▶ _TASK OBJECTIVE_:
Every line of the data is to be reproduced exactly.

▶ _DATA_:
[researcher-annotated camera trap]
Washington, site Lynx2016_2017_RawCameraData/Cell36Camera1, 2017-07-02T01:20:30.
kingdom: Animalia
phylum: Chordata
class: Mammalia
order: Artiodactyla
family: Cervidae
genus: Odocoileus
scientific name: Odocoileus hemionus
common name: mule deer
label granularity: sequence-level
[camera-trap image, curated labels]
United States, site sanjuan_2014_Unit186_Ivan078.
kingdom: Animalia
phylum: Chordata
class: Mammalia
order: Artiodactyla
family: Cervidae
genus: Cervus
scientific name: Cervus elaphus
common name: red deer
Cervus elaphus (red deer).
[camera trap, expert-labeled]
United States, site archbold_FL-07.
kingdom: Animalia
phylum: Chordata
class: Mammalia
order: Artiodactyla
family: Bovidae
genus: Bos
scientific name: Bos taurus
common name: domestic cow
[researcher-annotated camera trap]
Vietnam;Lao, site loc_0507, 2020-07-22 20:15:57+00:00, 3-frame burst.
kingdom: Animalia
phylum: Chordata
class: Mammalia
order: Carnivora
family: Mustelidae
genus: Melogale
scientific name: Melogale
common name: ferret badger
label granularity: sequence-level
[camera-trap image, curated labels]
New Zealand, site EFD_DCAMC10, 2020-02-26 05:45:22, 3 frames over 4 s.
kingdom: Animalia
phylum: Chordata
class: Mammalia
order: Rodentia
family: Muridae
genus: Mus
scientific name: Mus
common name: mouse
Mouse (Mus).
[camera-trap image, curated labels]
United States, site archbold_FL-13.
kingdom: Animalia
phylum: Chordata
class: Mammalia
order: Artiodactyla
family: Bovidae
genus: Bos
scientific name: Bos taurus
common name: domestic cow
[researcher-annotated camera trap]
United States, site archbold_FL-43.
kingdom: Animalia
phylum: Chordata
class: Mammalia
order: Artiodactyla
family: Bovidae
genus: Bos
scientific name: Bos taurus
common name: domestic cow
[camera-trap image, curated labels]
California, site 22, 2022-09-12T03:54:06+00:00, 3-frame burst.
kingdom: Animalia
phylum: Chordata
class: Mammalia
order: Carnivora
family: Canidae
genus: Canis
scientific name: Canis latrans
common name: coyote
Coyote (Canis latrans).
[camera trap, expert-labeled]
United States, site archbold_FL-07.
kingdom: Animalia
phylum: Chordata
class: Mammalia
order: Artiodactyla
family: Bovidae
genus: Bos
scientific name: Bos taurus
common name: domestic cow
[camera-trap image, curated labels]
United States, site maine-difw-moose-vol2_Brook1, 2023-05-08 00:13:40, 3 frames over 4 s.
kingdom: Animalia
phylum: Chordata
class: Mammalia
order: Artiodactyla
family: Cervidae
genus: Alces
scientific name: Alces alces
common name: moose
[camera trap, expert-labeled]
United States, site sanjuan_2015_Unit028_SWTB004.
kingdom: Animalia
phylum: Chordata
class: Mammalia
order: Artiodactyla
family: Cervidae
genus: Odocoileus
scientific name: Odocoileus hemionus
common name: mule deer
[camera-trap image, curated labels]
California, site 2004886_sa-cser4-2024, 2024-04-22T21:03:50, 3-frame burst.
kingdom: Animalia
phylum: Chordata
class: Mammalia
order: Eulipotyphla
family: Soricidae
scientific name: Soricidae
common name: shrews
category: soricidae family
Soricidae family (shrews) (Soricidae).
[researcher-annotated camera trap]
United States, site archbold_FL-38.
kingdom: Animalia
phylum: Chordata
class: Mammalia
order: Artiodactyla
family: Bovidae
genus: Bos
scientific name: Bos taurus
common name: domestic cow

▶ _WORKED SOLUTION_:
[researcher-annotated camera trap]
Washington, site Lynx2016_2017_RawCameraData/Cell36Camera1, 2017-07-02T01:20:30.
kingdom: Animalia
phylum: Chordata
class: Mammalia
order: Artiodactyla
family: Cervidae
genus: Odocoileus
scientific name: Odocoileus hemionus
common name: mule deer
label granularity: sequence-level
[camera-trap image, curated labels]
United States, site sanjuan_2014_Unit186_Ivan078.
kingdom: Animalia
phylum: Chordata
class: Mammalia
order: Artiodactyla
family: Cervidae
genus: Cervus
scientific name: Cervus elaphus
common name: red deer
Cervus elaphus (red deer).
[camera trap, expert-labeled]
United States, site archbold_FL-07.
kingdom: Animalia
phylum: Chordata
class: Mammalia
order: Artiodactyla
family: Bovidae
genus: Bos
scientific name: Bos taurus
common name: domestic cow
[researcher-annotated camera trap]
Vietnam;Lao, site loc_0507, 2020-07-22 20:15:57+00:00, 3-frame burst.
kingdom: Animalia
phylum: Chordata
class: Mammalia
order: Carnivora
family: Mustelidae
genus: Melogale
scientific name: Melogale
common name: ferret badger
label granularity: sequence-level
[camera-trap image, curated labels]
New Zealand, site EFD_DCAMC10, 2020-02-26 05:45:22, 3 frames over 4 s.
kingdom: Animalia
phylum: Chordata
class: Mammalia
order: Rodentia
family: Muridae
genus: Mus
scientific name: Mus
common name: mouse
Mouse (Mus).
[camera-trap image, curated labels]
United States, site archbold_FL-13.
kingdom: Animalia
phylum: Chordata
class: Mammalia
order: Artiodactyla
family: Bovidae
genus: Bos
scientific name: Bos taurus
common name: domestic cow
[researcher-annotated camera trap]
United States, site archbold_FL-43.
kingdom: Animalia
phylum: Chordata
class: Mammalia
order: Artiodactyla
family: Bovidae
genus: Bos
scientific name: Bos taurus
common name: domestic cow
[camera-trap image, curated labels]
California, site 22, 2022-09-12T03:54:06+00:00, 3-frame burst.
kingdom: Animalia
phylum: Chordata
class: Mammalia
order: Carnivora
family: Canidae
genus: Canis
scientific name: Canis latrans
common name: coyote
Coyote (Canis latrans).
[camera trap, expert-labeled]
United States, site archbold_FL-07.
kingdom: Animalia
phylum: Chordata
class: Mammalia
order: Artiodactyla
family: Bovidae
genus: Bos
scientific name: Bos taurus
common name: domestic cow
[camera-trap image, curated labels]
United States, site maine-difw-moose-vol2_Brook1, 2023-05-08 00:13:40, 3 frames over 4 s.
kingdom: Animalia
phylum: Chordata
class: Mammalia
order: Artiodactyla
family: Cervidae
genus: Alces
scientific name: Alces alces
common name: moose
[camera trap, expert-labeled]
United States, site sanjuan_2015_Unit028_SWTB004.
kingdom: Animalia
phylum: Chordata
class: Mammalia
order: Artiodactyla
family: Cervidae
genus: Odocoileus
scientific name: Odocoileus hemionus
common name: mule deer
[camera-trap image, curated labels]
California, site 2004886_sa-cser4-2024, 2024-04-22T21:03:50, 3-frame burst.
kingdom: Animalia
phylum: Chordata
class: Mammalia
order: Eulipotyphla
family: Soricidae
scientific name: Soricidae
common name: shrews
category: soricidae family
Soricidae family (shrews) (Soricidae).
[researcher-annotated camera trap]
United States, site archbold_FL-38.
kingdom: Animalia
phylum: Chordata
class: Mammalia
order: Artiodactyla
family: Bovidae
genus: Bos
scientific name: Bos taurus
common name: domestic cow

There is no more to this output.